Items
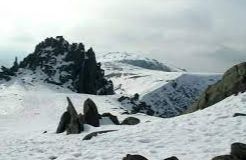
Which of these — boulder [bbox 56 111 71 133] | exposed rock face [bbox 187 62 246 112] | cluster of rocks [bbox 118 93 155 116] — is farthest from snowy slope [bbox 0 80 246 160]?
cluster of rocks [bbox 118 93 155 116]

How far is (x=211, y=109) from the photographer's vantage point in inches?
1168

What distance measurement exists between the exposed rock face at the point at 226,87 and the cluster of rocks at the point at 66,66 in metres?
115

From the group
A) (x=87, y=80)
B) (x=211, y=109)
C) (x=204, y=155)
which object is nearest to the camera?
(x=204, y=155)

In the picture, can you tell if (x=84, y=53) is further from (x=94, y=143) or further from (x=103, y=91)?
(x=94, y=143)

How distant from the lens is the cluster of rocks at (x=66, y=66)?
152500 mm

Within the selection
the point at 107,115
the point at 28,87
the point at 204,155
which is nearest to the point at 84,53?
the point at 28,87

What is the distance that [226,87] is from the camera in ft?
115

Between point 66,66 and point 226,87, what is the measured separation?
128 m

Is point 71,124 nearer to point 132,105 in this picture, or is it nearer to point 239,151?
point 239,151

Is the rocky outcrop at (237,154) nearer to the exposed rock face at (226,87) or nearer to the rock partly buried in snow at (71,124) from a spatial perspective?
the exposed rock face at (226,87)

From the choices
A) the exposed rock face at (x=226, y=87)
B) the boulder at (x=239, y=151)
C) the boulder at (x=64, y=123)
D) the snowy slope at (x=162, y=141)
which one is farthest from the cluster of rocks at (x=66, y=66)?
the boulder at (x=239, y=151)

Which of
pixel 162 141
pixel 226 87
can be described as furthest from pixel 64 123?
pixel 162 141

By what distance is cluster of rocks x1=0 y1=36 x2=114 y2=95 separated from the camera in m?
152

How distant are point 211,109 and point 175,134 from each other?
5.75 meters
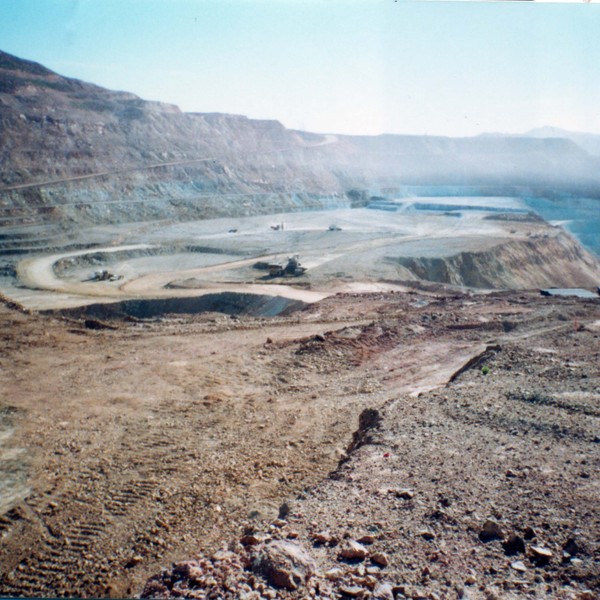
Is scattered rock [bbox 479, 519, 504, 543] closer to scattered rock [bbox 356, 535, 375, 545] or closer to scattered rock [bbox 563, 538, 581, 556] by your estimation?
scattered rock [bbox 563, 538, 581, 556]

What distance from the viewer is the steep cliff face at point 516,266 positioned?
30828mm

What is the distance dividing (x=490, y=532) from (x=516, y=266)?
3288cm

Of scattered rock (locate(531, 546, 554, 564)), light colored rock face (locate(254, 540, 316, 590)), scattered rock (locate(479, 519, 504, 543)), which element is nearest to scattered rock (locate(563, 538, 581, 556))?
scattered rock (locate(531, 546, 554, 564))

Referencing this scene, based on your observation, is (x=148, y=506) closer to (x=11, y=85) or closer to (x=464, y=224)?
(x=11, y=85)

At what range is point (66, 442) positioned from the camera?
8.07m

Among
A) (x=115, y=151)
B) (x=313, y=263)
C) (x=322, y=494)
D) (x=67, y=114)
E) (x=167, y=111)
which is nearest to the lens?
(x=322, y=494)

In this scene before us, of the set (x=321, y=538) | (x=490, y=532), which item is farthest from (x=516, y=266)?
(x=321, y=538)

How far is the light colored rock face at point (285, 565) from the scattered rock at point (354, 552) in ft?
0.86

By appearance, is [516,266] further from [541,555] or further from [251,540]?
[251,540]

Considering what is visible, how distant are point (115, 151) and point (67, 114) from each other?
4728 millimetres

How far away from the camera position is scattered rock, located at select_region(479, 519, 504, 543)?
15.0 feet

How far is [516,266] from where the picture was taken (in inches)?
1385

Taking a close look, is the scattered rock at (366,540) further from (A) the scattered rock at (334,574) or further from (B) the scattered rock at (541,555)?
(B) the scattered rock at (541,555)

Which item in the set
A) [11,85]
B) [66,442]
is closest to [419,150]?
[11,85]
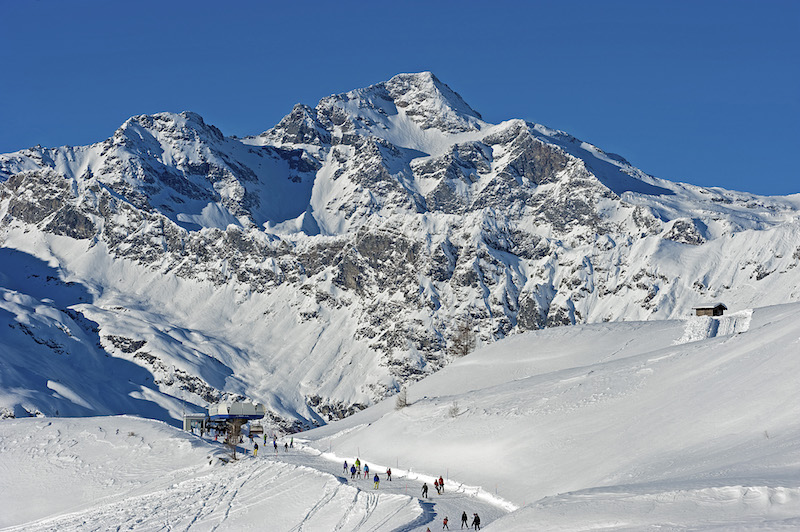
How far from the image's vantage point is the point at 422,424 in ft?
264

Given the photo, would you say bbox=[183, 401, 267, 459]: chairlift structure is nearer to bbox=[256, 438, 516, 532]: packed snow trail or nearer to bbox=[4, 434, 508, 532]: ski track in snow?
bbox=[4, 434, 508, 532]: ski track in snow

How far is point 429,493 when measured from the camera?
63.1 m

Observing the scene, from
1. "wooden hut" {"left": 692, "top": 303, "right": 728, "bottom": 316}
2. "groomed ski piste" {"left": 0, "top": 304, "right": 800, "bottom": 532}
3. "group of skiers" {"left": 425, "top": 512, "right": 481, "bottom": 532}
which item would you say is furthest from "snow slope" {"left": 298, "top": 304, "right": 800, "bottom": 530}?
"wooden hut" {"left": 692, "top": 303, "right": 728, "bottom": 316}

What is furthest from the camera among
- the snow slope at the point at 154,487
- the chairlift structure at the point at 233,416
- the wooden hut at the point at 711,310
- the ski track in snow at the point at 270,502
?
the wooden hut at the point at 711,310

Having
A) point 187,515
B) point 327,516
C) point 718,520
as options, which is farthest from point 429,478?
point 718,520

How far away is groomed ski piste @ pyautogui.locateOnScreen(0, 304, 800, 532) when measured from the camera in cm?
4091

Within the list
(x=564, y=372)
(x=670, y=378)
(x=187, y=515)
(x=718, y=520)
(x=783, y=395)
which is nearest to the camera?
(x=718, y=520)

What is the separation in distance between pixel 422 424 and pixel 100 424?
40105mm

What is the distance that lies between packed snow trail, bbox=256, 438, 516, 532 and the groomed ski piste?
0.59ft

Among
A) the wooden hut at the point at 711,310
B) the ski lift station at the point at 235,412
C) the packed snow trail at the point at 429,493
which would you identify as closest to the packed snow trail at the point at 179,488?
the packed snow trail at the point at 429,493

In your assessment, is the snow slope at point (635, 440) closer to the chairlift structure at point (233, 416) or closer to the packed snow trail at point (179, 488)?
the packed snow trail at point (179, 488)

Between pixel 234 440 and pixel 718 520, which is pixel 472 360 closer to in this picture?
pixel 234 440

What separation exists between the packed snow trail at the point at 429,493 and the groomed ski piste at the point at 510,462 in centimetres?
18

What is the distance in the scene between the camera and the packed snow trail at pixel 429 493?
5497 cm
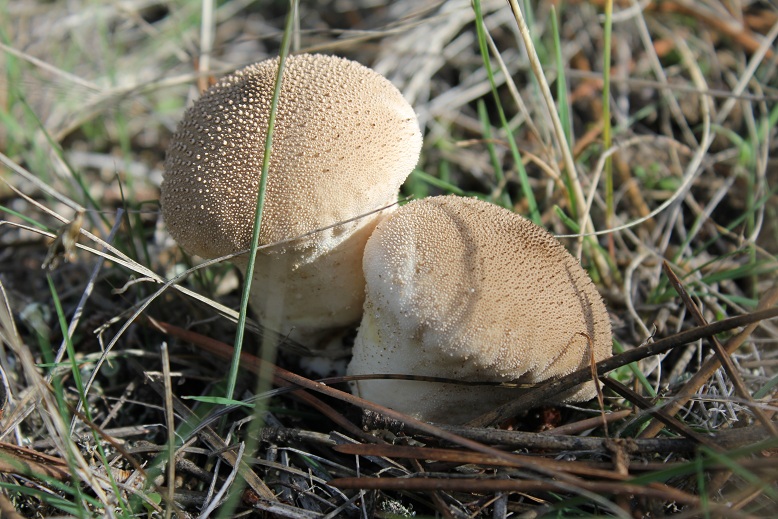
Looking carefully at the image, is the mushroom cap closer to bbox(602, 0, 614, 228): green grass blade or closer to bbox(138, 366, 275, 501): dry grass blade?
bbox(138, 366, 275, 501): dry grass blade

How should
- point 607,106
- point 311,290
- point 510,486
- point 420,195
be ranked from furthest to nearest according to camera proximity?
point 420,195
point 607,106
point 311,290
point 510,486

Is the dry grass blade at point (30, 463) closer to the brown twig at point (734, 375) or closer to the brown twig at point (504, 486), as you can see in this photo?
the brown twig at point (504, 486)

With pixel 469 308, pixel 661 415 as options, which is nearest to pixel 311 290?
pixel 469 308

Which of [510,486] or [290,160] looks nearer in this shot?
[510,486]

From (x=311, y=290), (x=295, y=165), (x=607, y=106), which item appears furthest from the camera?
(x=607, y=106)

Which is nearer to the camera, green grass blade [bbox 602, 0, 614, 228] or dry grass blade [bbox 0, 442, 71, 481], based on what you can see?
dry grass blade [bbox 0, 442, 71, 481]

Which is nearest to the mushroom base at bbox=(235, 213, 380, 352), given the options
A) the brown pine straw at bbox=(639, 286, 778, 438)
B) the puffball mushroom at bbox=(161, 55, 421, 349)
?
the puffball mushroom at bbox=(161, 55, 421, 349)

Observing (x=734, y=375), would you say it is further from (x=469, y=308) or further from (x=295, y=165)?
(x=295, y=165)
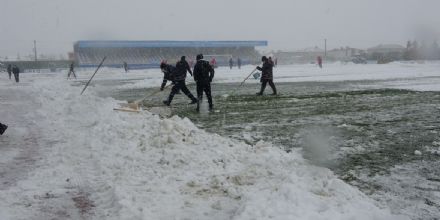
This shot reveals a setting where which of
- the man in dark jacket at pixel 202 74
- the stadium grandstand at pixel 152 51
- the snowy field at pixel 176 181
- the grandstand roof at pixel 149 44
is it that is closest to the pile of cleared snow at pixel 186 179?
the snowy field at pixel 176 181

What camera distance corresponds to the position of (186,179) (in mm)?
5680

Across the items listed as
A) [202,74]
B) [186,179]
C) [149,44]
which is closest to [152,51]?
[149,44]

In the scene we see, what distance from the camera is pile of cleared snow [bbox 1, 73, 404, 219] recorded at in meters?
4.50

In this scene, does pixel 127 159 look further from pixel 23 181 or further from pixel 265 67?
pixel 265 67

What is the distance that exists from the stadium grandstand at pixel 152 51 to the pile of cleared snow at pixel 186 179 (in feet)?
194

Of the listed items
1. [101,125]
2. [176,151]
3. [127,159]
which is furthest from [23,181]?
[101,125]

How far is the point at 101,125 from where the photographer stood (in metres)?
9.74

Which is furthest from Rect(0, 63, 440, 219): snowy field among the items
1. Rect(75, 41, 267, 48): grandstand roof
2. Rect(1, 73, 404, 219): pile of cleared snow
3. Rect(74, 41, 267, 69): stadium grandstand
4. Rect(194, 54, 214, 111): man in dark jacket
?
Rect(75, 41, 267, 48): grandstand roof

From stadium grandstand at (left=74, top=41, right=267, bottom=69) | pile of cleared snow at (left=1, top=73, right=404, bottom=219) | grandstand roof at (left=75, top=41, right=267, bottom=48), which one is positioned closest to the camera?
Answer: pile of cleared snow at (left=1, top=73, right=404, bottom=219)

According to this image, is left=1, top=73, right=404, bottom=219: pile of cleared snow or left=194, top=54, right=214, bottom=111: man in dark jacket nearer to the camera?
left=1, top=73, right=404, bottom=219: pile of cleared snow

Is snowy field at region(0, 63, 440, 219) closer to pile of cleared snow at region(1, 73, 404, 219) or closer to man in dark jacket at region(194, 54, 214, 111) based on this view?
pile of cleared snow at region(1, 73, 404, 219)

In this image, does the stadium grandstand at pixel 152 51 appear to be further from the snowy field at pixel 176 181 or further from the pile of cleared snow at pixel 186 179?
the pile of cleared snow at pixel 186 179

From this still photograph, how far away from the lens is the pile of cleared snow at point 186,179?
14.8ft

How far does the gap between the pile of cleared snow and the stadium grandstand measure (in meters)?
59.1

Instruction
Starting with the line that contains "From this still", repeat the data word for word through to its last line.

Problem solution
From this still photograph, how far away from the lens is the pile of cleared snow at point 186,179?
14.8ft

How far does the gap between the pile of cleared snow and the stadium grandstand measure (in meters)?
59.1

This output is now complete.